We've made a lot of design tradeoffs to merge sequential and parallel
streams. The result, I believe, is a clean one and will add to the
library's chances of still being useful in 10+ years, but I don't
particularly like the idea of encouraging people to think this is a
sequential library with some parallel bags nailed on the side.
In Java 8, the Collection interface was extended with two methods that return Stream<E>: stream(), which returns a sequential stream, and parallelStream(), which returns a possibly-parallel stream. Stream itself also has a parallel() method that returns an equivalent parallel stream (either mutating the current stream to be parallel or creating a new stream).

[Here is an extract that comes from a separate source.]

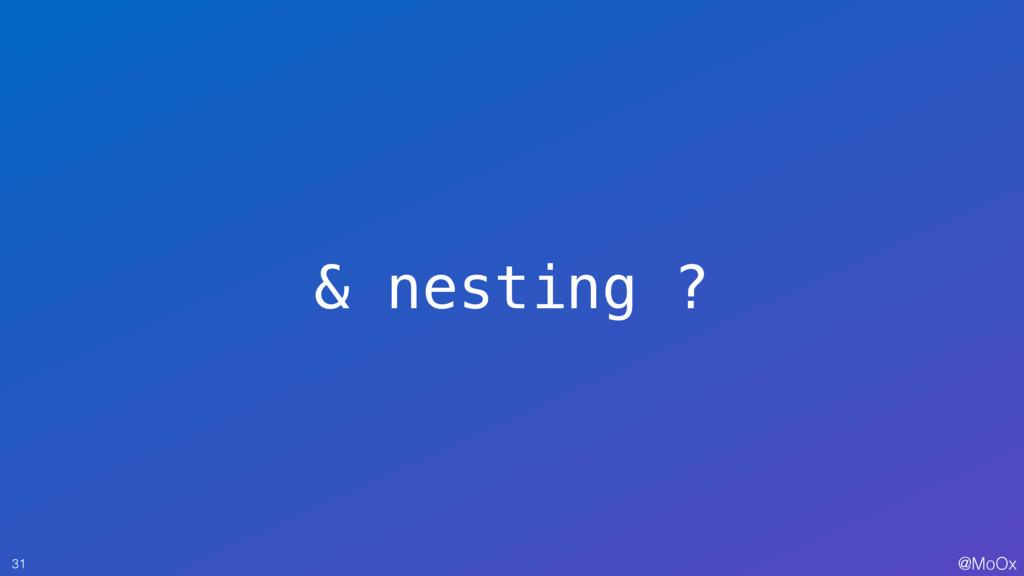 @MoOx & nesting ? 31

The duplication has obvious disadvantages:
It's confusing. A question asks whether calling both parallelStream().parallel() is necessary to be sure the stream is parallel, given that parallelStream() may return a sequential stream. Why does parallelStream() exist if it can't make a guarantee? The other way around is also confusing -- if parallelStream() returns a sequential stream, there's probably a reason (e.g., an inherently sequential data structure for which parallel streams are a performance trap); what should Stream.parallel() do for such a stream? (UnsupportedOperationException is not allowed by parallel()'s specification.)
Adding methods to an interface risks conflicts if an existing implementation has a similarly-named method with an incompatible return type. Adding parallelStream() in addition to stream() doubles the risk for little gain. (Note that parallelStream() was at one point just named parallel(), though I don't know if it was renamed to avoid name clashes or for another reason.)
Why does Collection.parallelStream() exist when calling Collection.stream().parallel() does the same thing?
The Javadocs for Collection.(parallelS|s)tream() and Stream itself don't answer the question, so it's off to the mailing lists for the rationale. I went through the lambda-libs-spec-observers archives and found one thread specifically about Collection.parallelStream() and another thread that touched on whether java.util.Arrays should provide parallelStream() to match (or actually, whether it should be removed). There was no once-and-for-all conclusion, so perhaps I've missed something from another list or the matter was settled in private discussion. (Perhaps Brian Goetz, one of the principals of this discussion, can fill in anything missing.)
The participants made their points well, so this answer is mostly just an organization of the relevant quotes, with a few clarifications in [brackets], presented in order of importance (as I interpret it).
parallelStream() covers a very common case
Brian Goetz in the first thread, explaining why Collections.parallelStream() is valuable enough to keep even after other parallel stream factory methods have been removed:
We do not have explicit parallel versions of each of these [stream factories]; we did
originally, and to prune down the API surface area, we cut them on the
theory that dropping 20+ methods from the API was worth the tradeoff of
the surface yuckiness and performance cost of .intRange(...).parallel().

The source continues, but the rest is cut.